- PAGINA
'''
Un tuffo dove la plastica è più blu... Non suona bene come la frase originale ma ahimè forse dovremo abituarci a sentirla.
Il 3 Luglio 1997 Charles Moore, un miliardario magnate del petrolio convertito alla causa ambientale, stava tornando da una regata alle Hawaii quando, decidendo di percorrere una rotta un po’ insolita, si ritrovò circondato da un mare di rifiuti. Fu così che Charles Moore scoprì il Pacific Trash Vortex, un enorme “isola” fatta di spazzatura galleggiante!
Restando al sicuro nelle nostre case pulite non ce ne siamo resi conto ma a partire dagli anni ’50, quando la plastica entrò prepotentemente in ogni ambito della vita quotidiana, tonnellate di rifiuti sono finiti (e finiscono tuttora) in mare.
Secondo uno studio pubblicato recentemente dall’UNEP (United Nations Envirnoment Programme), ogni anno dai 10 ai 20 milioni di tonnellate di plastica raggiungo gli oceani! Un altro studio, condotto dall’ingegnere ambientale Jenna R Jambeck, ha calcolato che nel 2010 sono stati prodotti 275 milioni di tonnellate di rifiuti plastici dalle 192 nazioni che si affacciano sul mare. Di questi, una quantità che potrebbe variare tra i 4,8 4 i 12,7 milioni di tonnellate hanno raggiunto le acque dell’oceano.
'''
- INFORMAZIONI ESTRATTE
'''
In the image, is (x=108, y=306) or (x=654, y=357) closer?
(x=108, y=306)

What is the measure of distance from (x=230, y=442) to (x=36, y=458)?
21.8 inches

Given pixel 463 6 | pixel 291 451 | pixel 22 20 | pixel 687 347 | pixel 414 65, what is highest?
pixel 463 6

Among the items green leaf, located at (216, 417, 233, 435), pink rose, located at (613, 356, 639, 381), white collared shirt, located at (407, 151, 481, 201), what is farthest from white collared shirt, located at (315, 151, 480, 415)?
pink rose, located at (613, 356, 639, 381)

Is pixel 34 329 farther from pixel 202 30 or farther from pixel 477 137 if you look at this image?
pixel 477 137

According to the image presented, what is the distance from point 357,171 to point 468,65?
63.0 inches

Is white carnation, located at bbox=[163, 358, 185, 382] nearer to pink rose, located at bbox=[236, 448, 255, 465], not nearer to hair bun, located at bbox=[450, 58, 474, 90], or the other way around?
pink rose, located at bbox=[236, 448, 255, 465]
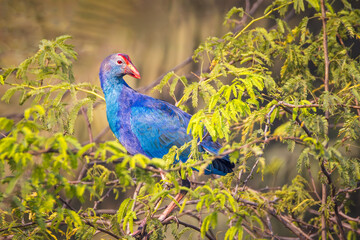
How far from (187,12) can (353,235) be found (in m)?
2.68

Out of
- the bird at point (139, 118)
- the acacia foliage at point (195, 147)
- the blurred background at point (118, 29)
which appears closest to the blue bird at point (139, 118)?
the bird at point (139, 118)

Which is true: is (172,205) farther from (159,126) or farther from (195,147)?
(195,147)

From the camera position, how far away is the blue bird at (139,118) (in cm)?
274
'''
- OBIETTIVO
Riprendi il testo sulla plastica negli oceani e proseguilo a partire dall'ultima frase.

- RISULTATO
Sta di fatto che al momento alcune vaste aree dell’oceano somigliano ad enormi discariche a cielo aperto e nel tempo sono destinate ad aumentare di volume.
Come si sono formate le “isole” di plastica
Sommario Articolo
Nonostante il fatto che la produzione industriale di plastiche si concentri nell’emisfero settentrionale l’azione delle correnti marine ha distribuito i rifiuti ad ogni latitudine, compresi i mari artici. Una volta in mare la plastica si fotodegrada, riducendosi via via in pezzi sempre più piccoli, questi detriti vengono trasportati per chilometri e chilometri, tendendo ad ammassarsi in aree ben determinate. Le correnti oceaniche formano infatti cinque grandi vortici: il Turtle Gyre, nel nord Pacifico, l’Heyerdahl Gyre nel sud Pacifico, il Majid Gyre nell’oceano indiano, il Columbus Gyre nel nord Atlantico e il Navigator Gyre nel sud Atlantico. È qui che si concentra gran parte dei rifiuti di plastica, andando a formare le famose “isole” di plastica!
Il Pacific Trash Vortex (o Great Pacific Garbage Patch), scoperto da Charles Moore, ha un estensione stimata tra i 700.000 km2 e i 10 milioni di km2. Questo significa che potrebbe essere grande quanto la Penisola Iberica oppure quanto gli interi USA! Ma il North Atlantic Garbage Patch non ha niente da invidiare e anche il Mediterraneo possiede la sua buona dose di rifiuti, calcolata in 115.000 pezzetti di plastica per km2.
[Tweet “L’isola di plastica situata nell’Oceano Pacifico potrebbe avere la stessa estensione degli USA!]
Da dove viene tutta questa plastica?
La risposta ahimè è abbastanza scontata, arrivano dalle nostre tavole, dai nostri uffici, dalle industrie…
A seconda del sistema di gestione dei rifiuti e della dimensione delle popolazioni ci sono nazioni che contribuiscono di più all’inquinamento dei mari e altre meno. Non stupisce che nella classifica pubblicata dal team di Jenna R. Jambeck si trovino ai primi posti Cina, Indonesia, Filippine e Vietnam.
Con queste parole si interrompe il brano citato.